First drawn up in 1990, his global ethic preaches the fundamental "dignity" of each human being, regardless of gender, race, social standing or other condition. It broadens basic commandments to broad modern concepts. "Thou Shalt Not Kill," for instance, translates into promoting a "culture of nonviolence" -- even toward plants and animals.

Since then, Kung's approach has seen a steady march of acceptance.

In 1993, he was asked to craft his statement for the wide-ranging Parliament of the World's Religions. The leaders re-endorsed it six years later at their millennial gathering.

In 1997, he got 30 former heads of state to endorse a "Declaration of Human Responsibilities." The list included Helmut Schmidt of Germany, Pierre Trudeau of Canada and former President Jimmy Carter.

And last year, after the Sept. 11 attacks, Kung was appointed by U.N. Secretary-General Kofi Anan to write a manifesto for dialogue among nations, called "Crossing the Divide."

Kung is currently organizing a traveling exhibit on a global ethic, based on one that has stood at U.N. headquarters. The 12 tableaus would show the world's major religions, plus the six ethical commandments.

"I'm surprised that the idea has made such progress in a dozen years," Kung says with elation.

He hopes other nations will follow the example of his homeland, where 120,000 pamphlets have been printed for school children. Also, a German-language series of TV films has been produced, highlighting the major religions, plus the six ethical commandments.

Kung has even persuaded Tubingen itself to sponsor lectures on global ethics: one by English prime minister Tony Blair, the other by Mary Robinson, a U.N. high commissioner. Secretary-general Anan is scheduled for next year.

Ironically, although his own church doesn't want to hear Kung, several of the FIU panelists will be Catholic educators: Sister Jeanne O'Laughlin of Barry University, Joseph Iannone of St. Thomas University and Father Patrick O'Neill of the Archdiocese of Miami.

Also taking part will be Rabbi Mitchell Chefitz of Miami's Temple Israel, FIU provost Mark Rosenberg and FIU religion professor Terry Rey.

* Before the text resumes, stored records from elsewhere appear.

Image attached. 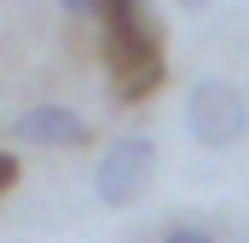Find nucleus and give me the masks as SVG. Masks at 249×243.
<instances>
[{"instance_id":"20e7f679","label":"nucleus","mask_w":249,"mask_h":243,"mask_svg":"<svg viewBox=\"0 0 249 243\" xmlns=\"http://www.w3.org/2000/svg\"><path fill=\"white\" fill-rule=\"evenodd\" d=\"M6 133H12L18 145L75 151V145H87V139H93V122H81L75 110H64V104H29V110H18V116L6 122Z\"/></svg>"},{"instance_id":"f03ea898","label":"nucleus","mask_w":249,"mask_h":243,"mask_svg":"<svg viewBox=\"0 0 249 243\" xmlns=\"http://www.w3.org/2000/svg\"><path fill=\"white\" fill-rule=\"evenodd\" d=\"M157 174V139L151 133H116L105 151H99V168H93V191L105 208H133L145 197V185Z\"/></svg>"},{"instance_id":"423d86ee","label":"nucleus","mask_w":249,"mask_h":243,"mask_svg":"<svg viewBox=\"0 0 249 243\" xmlns=\"http://www.w3.org/2000/svg\"><path fill=\"white\" fill-rule=\"evenodd\" d=\"M12 185H18V156H6V151H0V197H6Z\"/></svg>"},{"instance_id":"39448f33","label":"nucleus","mask_w":249,"mask_h":243,"mask_svg":"<svg viewBox=\"0 0 249 243\" xmlns=\"http://www.w3.org/2000/svg\"><path fill=\"white\" fill-rule=\"evenodd\" d=\"M162 243H214V232H203V226H168Z\"/></svg>"},{"instance_id":"0eeeda50","label":"nucleus","mask_w":249,"mask_h":243,"mask_svg":"<svg viewBox=\"0 0 249 243\" xmlns=\"http://www.w3.org/2000/svg\"><path fill=\"white\" fill-rule=\"evenodd\" d=\"M64 12H70V17H93V12H99V0H58Z\"/></svg>"},{"instance_id":"7ed1b4c3","label":"nucleus","mask_w":249,"mask_h":243,"mask_svg":"<svg viewBox=\"0 0 249 243\" xmlns=\"http://www.w3.org/2000/svg\"><path fill=\"white\" fill-rule=\"evenodd\" d=\"M186 127H191L197 145L226 151V145L244 139V127H249V99L232 87V81L203 75V81H191V87H186Z\"/></svg>"},{"instance_id":"6e6552de","label":"nucleus","mask_w":249,"mask_h":243,"mask_svg":"<svg viewBox=\"0 0 249 243\" xmlns=\"http://www.w3.org/2000/svg\"><path fill=\"white\" fill-rule=\"evenodd\" d=\"M180 6H209V0H180Z\"/></svg>"},{"instance_id":"f257e3e1","label":"nucleus","mask_w":249,"mask_h":243,"mask_svg":"<svg viewBox=\"0 0 249 243\" xmlns=\"http://www.w3.org/2000/svg\"><path fill=\"white\" fill-rule=\"evenodd\" d=\"M105 23L99 47H105V69H110V87L122 104H139L162 87L168 58H162V23L151 17L145 0H99L93 12Z\"/></svg>"}]
</instances>
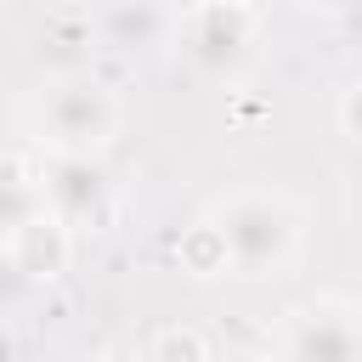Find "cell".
<instances>
[{
  "label": "cell",
  "instance_id": "cell-2",
  "mask_svg": "<svg viewBox=\"0 0 362 362\" xmlns=\"http://www.w3.org/2000/svg\"><path fill=\"white\" fill-rule=\"evenodd\" d=\"M255 45V17L243 0H198L181 23V57L198 74H232Z\"/></svg>",
  "mask_w": 362,
  "mask_h": 362
},
{
  "label": "cell",
  "instance_id": "cell-10",
  "mask_svg": "<svg viewBox=\"0 0 362 362\" xmlns=\"http://www.w3.org/2000/svg\"><path fill=\"white\" fill-rule=\"evenodd\" d=\"M311 6H328V11H356L362 0H311Z\"/></svg>",
  "mask_w": 362,
  "mask_h": 362
},
{
  "label": "cell",
  "instance_id": "cell-1",
  "mask_svg": "<svg viewBox=\"0 0 362 362\" xmlns=\"http://www.w3.org/2000/svg\"><path fill=\"white\" fill-rule=\"evenodd\" d=\"M215 226H221V249H226V260H232L238 272H249V277L283 266L288 249H294V209H288L283 198H266V192H243V198H232V204L221 209Z\"/></svg>",
  "mask_w": 362,
  "mask_h": 362
},
{
  "label": "cell",
  "instance_id": "cell-6",
  "mask_svg": "<svg viewBox=\"0 0 362 362\" xmlns=\"http://www.w3.org/2000/svg\"><path fill=\"white\" fill-rule=\"evenodd\" d=\"M68 221L62 215H34V221H23L17 232H11V260H17V272H28V277H57L62 272V260H68V232H62Z\"/></svg>",
  "mask_w": 362,
  "mask_h": 362
},
{
  "label": "cell",
  "instance_id": "cell-3",
  "mask_svg": "<svg viewBox=\"0 0 362 362\" xmlns=\"http://www.w3.org/2000/svg\"><path fill=\"white\" fill-rule=\"evenodd\" d=\"M40 124L57 141V153H90L113 130V96L96 79H57L40 96Z\"/></svg>",
  "mask_w": 362,
  "mask_h": 362
},
{
  "label": "cell",
  "instance_id": "cell-4",
  "mask_svg": "<svg viewBox=\"0 0 362 362\" xmlns=\"http://www.w3.org/2000/svg\"><path fill=\"white\" fill-rule=\"evenodd\" d=\"M45 198L68 226L102 221L107 215V170L90 153H57L45 170Z\"/></svg>",
  "mask_w": 362,
  "mask_h": 362
},
{
  "label": "cell",
  "instance_id": "cell-7",
  "mask_svg": "<svg viewBox=\"0 0 362 362\" xmlns=\"http://www.w3.org/2000/svg\"><path fill=\"white\" fill-rule=\"evenodd\" d=\"M102 40L113 51H147L164 40V11L153 0H107L102 11Z\"/></svg>",
  "mask_w": 362,
  "mask_h": 362
},
{
  "label": "cell",
  "instance_id": "cell-9",
  "mask_svg": "<svg viewBox=\"0 0 362 362\" xmlns=\"http://www.w3.org/2000/svg\"><path fill=\"white\" fill-rule=\"evenodd\" d=\"M339 119H345V130L362 141V85H351V90H345V107H339Z\"/></svg>",
  "mask_w": 362,
  "mask_h": 362
},
{
  "label": "cell",
  "instance_id": "cell-5",
  "mask_svg": "<svg viewBox=\"0 0 362 362\" xmlns=\"http://www.w3.org/2000/svg\"><path fill=\"white\" fill-rule=\"evenodd\" d=\"M288 356H362V317L322 300L294 311V334L283 339Z\"/></svg>",
  "mask_w": 362,
  "mask_h": 362
},
{
  "label": "cell",
  "instance_id": "cell-8",
  "mask_svg": "<svg viewBox=\"0 0 362 362\" xmlns=\"http://www.w3.org/2000/svg\"><path fill=\"white\" fill-rule=\"evenodd\" d=\"M45 209V187H34L17 164H0V232L11 238L23 221H34Z\"/></svg>",
  "mask_w": 362,
  "mask_h": 362
}]
</instances>
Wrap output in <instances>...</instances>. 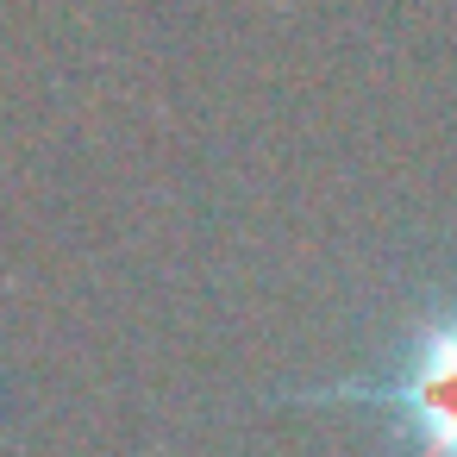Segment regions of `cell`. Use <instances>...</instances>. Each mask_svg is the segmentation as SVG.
Listing matches in <instances>:
<instances>
[{
	"label": "cell",
	"instance_id": "cell-1",
	"mask_svg": "<svg viewBox=\"0 0 457 457\" xmlns=\"http://www.w3.org/2000/svg\"><path fill=\"white\" fill-rule=\"evenodd\" d=\"M282 407H351L376 420L382 457H457V282L407 307L370 370L307 382Z\"/></svg>",
	"mask_w": 457,
	"mask_h": 457
}]
</instances>
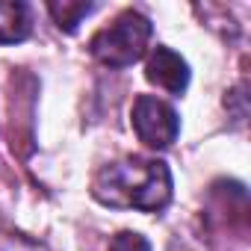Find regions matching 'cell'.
Here are the masks:
<instances>
[{
	"mask_svg": "<svg viewBox=\"0 0 251 251\" xmlns=\"http://www.w3.org/2000/svg\"><path fill=\"white\" fill-rule=\"evenodd\" d=\"M95 198L109 207H133V210H163L172 198V175L160 160L127 157L109 163L95 177Z\"/></svg>",
	"mask_w": 251,
	"mask_h": 251,
	"instance_id": "1",
	"label": "cell"
},
{
	"mask_svg": "<svg viewBox=\"0 0 251 251\" xmlns=\"http://www.w3.org/2000/svg\"><path fill=\"white\" fill-rule=\"evenodd\" d=\"M148 39H151V21L130 9V12H121L109 27H103L89 42V50L103 65L124 68V65H133L145 53Z\"/></svg>",
	"mask_w": 251,
	"mask_h": 251,
	"instance_id": "2",
	"label": "cell"
},
{
	"mask_svg": "<svg viewBox=\"0 0 251 251\" xmlns=\"http://www.w3.org/2000/svg\"><path fill=\"white\" fill-rule=\"evenodd\" d=\"M133 130L148 148H169L177 139L180 118L166 100L154 95H139L133 100Z\"/></svg>",
	"mask_w": 251,
	"mask_h": 251,
	"instance_id": "3",
	"label": "cell"
},
{
	"mask_svg": "<svg viewBox=\"0 0 251 251\" xmlns=\"http://www.w3.org/2000/svg\"><path fill=\"white\" fill-rule=\"evenodd\" d=\"M145 77L154 86H160V89H166L172 95H180L186 89V83H189V68L172 48H157L151 53L148 65H145Z\"/></svg>",
	"mask_w": 251,
	"mask_h": 251,
	"instance_id": "4",
	"label": "cell"
},
{
	"mask_svg": "<svg viewBox=\"0 0 251 251\" xmlns=\"http://www.w3.org/2000/svg\"><path fill=\"white\" fill-rule=\"evenodd\" d=\"M30 6L27 3H0V45H15L30 36Z\"/></svg>",
	"mask_w": 251,
	"mask_h": 251,
	"instance_id": "5",
	"label": "cell"
},
{
	"mask_svg": "<svg viewBox=\"0 0 251 251\" xmlns=\"http://www.w3.org/2000/svg\"><path fill=\"white\" fill-rule=\"evenodd\" d=\"M89 12H92L89 3H50V15L62 30H74L80 24V18Z\"/></svg>",
	"mask_w": 251,
	"mask_h": 251,
	"instance_id": "6",
	"label": "cell"
},
{
	"mask_svg": "<svg viewBox=\"0 0 251 251\" xmlns=\"http://www.w3.org/2000/svg\"><path fill=\"white\" fill-rule=\"evenodd\" d=\"M109 251H151L148 239L133 233V230H124V233H115L112 242H109Z\"/></svg>",
	"mask_w": 251,
	"mask_h": 251,
	"instance_id": "7",
	"label": "cell"
}]
</instances>
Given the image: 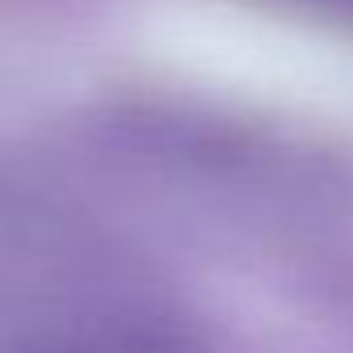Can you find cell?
I'll list each match as a JSON object with an SVG mask.
<instances>
[{
	"mask_svg": "<svg viewBox=\"0 0 353 353\" xmlns=\"http://www.w3.org/2000/svg\"><path fill=\"white\" fill-rule=\"evenodd\" d=\"M0 353H208L141 262L59 216L0 221Z\"/></svg>",
	"mask_w": 353,
	"mask_h": 353,
	"instance_id": "cell-1",
	"label": "cell"
}]
</instances>
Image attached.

Appealing as they may be, Kung's approach has its critics. Among them, surprisingly, is FIU's Katz.

Katz says the global ethic statement is laden with a liberal Western mind-set -- for instance, the talk of "a transformation of consciousness" and "a just economic order." He adds that the statement draws support from religious liberals, but not conservatives.

"The debate is not interfaith anymore," Katz says. "You've got to establish a dialogue with traditionalists in your own religion. That's the hardest thing."

Not that he thinks a global ethic is a bad idea. Just that it needs more work, with more minds.

"You don't have to agree with people; otherwise, what do you have to talk about? If they come away from the panel talk realizing that everyone is not an echo of themselves, that's great progress."